Critical success factors
Bill Corrington, the chief cloud strategist for Stony Point Enterprises and a former chief technology officer at the Interior Department, said what the Postal Service detailed in the draft statement of work is a type of identity broker model. He said that makes perfect sense with the push from OMB to use cloud services. Corrington said there are several critical success factors USPS needs to keep in mind, starting with privacy and security.
“The other critical success factors that I see in anything like this is you have to build critical mass early and get the thing off the ground. They’ll need to have some agencies lined up to be relying parties,” he said. “They also will need to focus attention on pricing model. Obviously, there’s pricing USPS will pay some vendor to deliver the service, but how’s the charge back model going to work with the agencies and how’s that going to be structured so the agencies see it’s a cost effective approach.”

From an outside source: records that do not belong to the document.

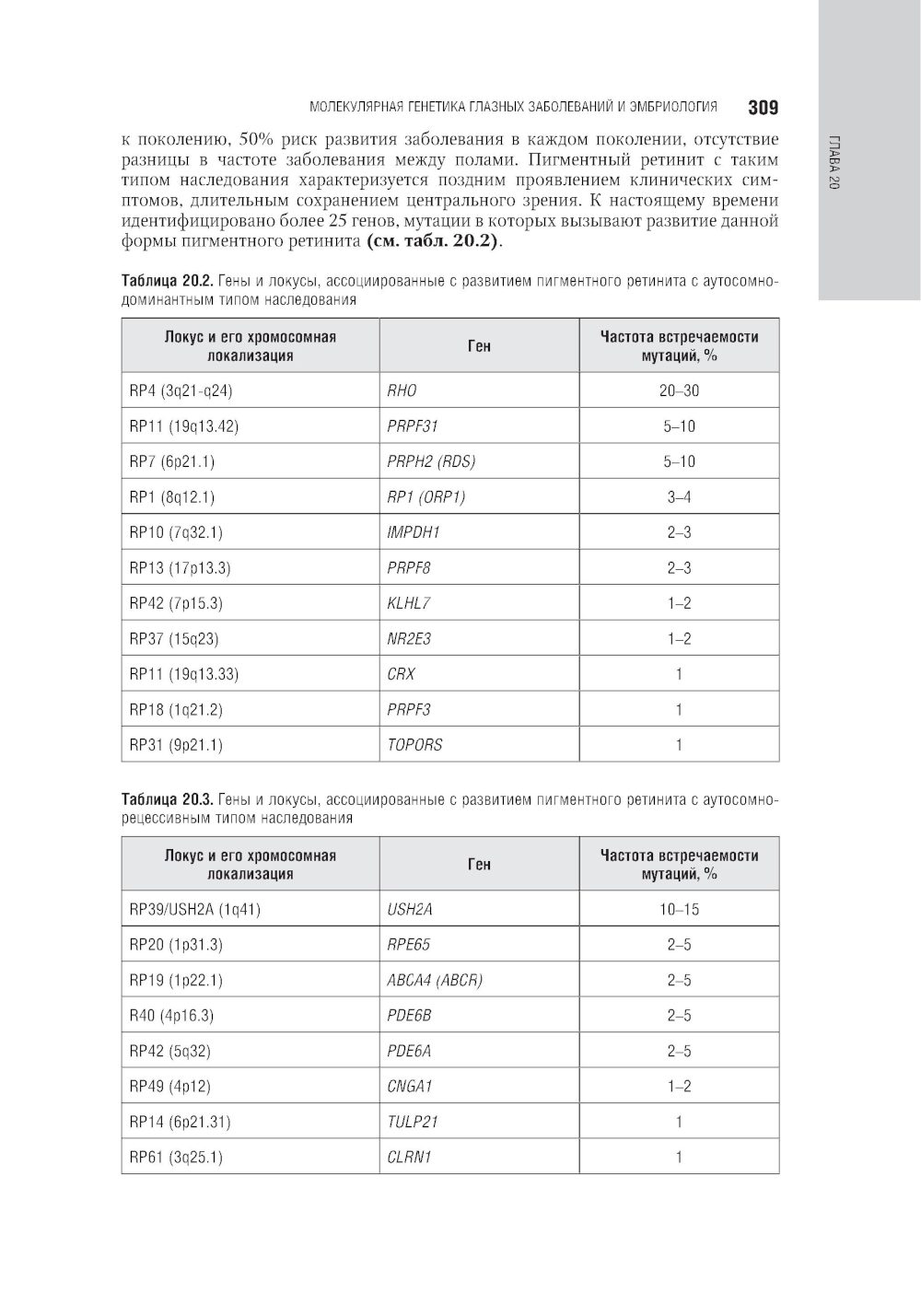 МОЛЕКУЛЯРНАЯ ГЕНЕТИКА ГЛАЗНЫХ ЗАБОЛЕВАНИЙ И ЭМБРИОЛОГИЯ 309

ГЛАВА 20

к поколению, 50% риск развития заболевания в каждом поколении, отсутствие разницы в частоте заболевания между полами. Пигментный ретинит с таким типом наследования характеризуется поздним проявлением клинических симптомов, длительным сохранением центрального зрения. К настоящему времени идентифицировано более 25 генов, мутации в которых вызывают развитие данной формы пигментного ретинита (см. табл. 20.2).

Таблица 20.2. Гены и локусы, ассоциированные с развитием пигментного ретинита с аутосомно-доминантным типом наследования

| Локус и его хромосомная локализация | Ген | Частота встречаемости мутаций, % |
|---|---|---|
| RP4 (3q21-q24) | RHO | 20–30 |
| RP11 (19q13.42) | PRPF31 | 5–10 |
| RP7 (6p21.1) | PRPH2 (RDS) | 5–10 |
| RP1 (8q12.1) | RP1 (ORP1) | 3–4 |
| RP10 (7q32.1) | IMPDH1 | 2–3 |
| RP13 (17p13.3) | PRPF8 | 2–3 |
| RP42 (7p15.3) | KLHL7 | 1–2 |
| RP37 (15q23) | NR2E3 | 1–2 |
| RP11 (19q13.33) | CRX | 1 |
| RP18 (1q21.2) | PRPF3 | 1 |
| RP31 (9p21.1) | TOPORS | 1 |

Таблица 20.3. Гены и локусы, ассоциированные с развитием пигментного ретинита с аутосомно-рецессивным типом наследования

| Локус и его хромосомная локализация | Ген | Частота встречаемости мутаций, % |
|---|---|---|
| RP39/USH2A (1q41) | USH2A | 10–15 |
| RP20 (1p31.3) | RPE65 | 2–5 |
| RP19 (1p22.1) | ABCA4 (ABCR) | 2–5 |
| R40 (4p16.3) | PDE6B | 2–5 |
| RP42 (5q32) | PDE6A | 2–5 |
| RP49 (4p12) | CNGA1 | 1–2 |
| RP14 (6p21.31) | TULP21 | 1 |
| RP61 (3q25.1) | CLRN1 | 1 |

Corrington, who also was the co-chairman of an ACT-IAC special interest group that issued a white paper in November on identity management in the cloud, said agencies may not yet realize the need for this type of approach.
“I’m not sure people realize the need for this until they begin utilizing two or three external cloud providers,” he said. “Identity management is a hurdle for cloud adoption in particular with the federal cloud strategy. Agencies will end up using multiple cloud providers. When an agency gets beyond one provider, they will have to keep solving the identity management problem over and over again. And I think the need for it may not be obvious to the agencies, but they will appreciate it when it’s there and they go to multiple cloud providers.”
A few agencies have tested out open identity standards. The National Institutes of Health, for example, piloted using commercial identities under the OpenID standard for academics, researchers and others through the iTrust offering. Under the program, federal employees and non-federal employees can log onto five different systems, including the National Library of Medicine’s PubMed biomedical research database and its electronic vendor invoicing system.
The National Cancer Institute partnered with the SAFE BioPharma Association to accelerate the process to start clinical drug trials by using standard digital credentials and processes for authentication and verification.
Tiger team recommendation
The Office of Management and Budget also issued a policy in October 2011 telling agencies to begin accepting commercial usernames and passwords for federal applications within a year.
But this effort is different as it includes both the cloud and a wider variety of security levels and applications.
NIST’s Grant said the White House-led tiger team found agencies needed help in moving to a single identity authenticator.
“The notion of creating the Federal Cloud Credential Exchange arose last year after talking to a number of agencies when it was clear they needed to make the process easier,” he said. “How could they actually rely on a single service across government that they could use to be able to accept these different types of credentials, coming from different commercial firms and having an easy way they could integrate with a wide variety of accredited credentials so they could move more services online, make things more convenient and secure for citizens and makes it cheaper for agencies to offer services?”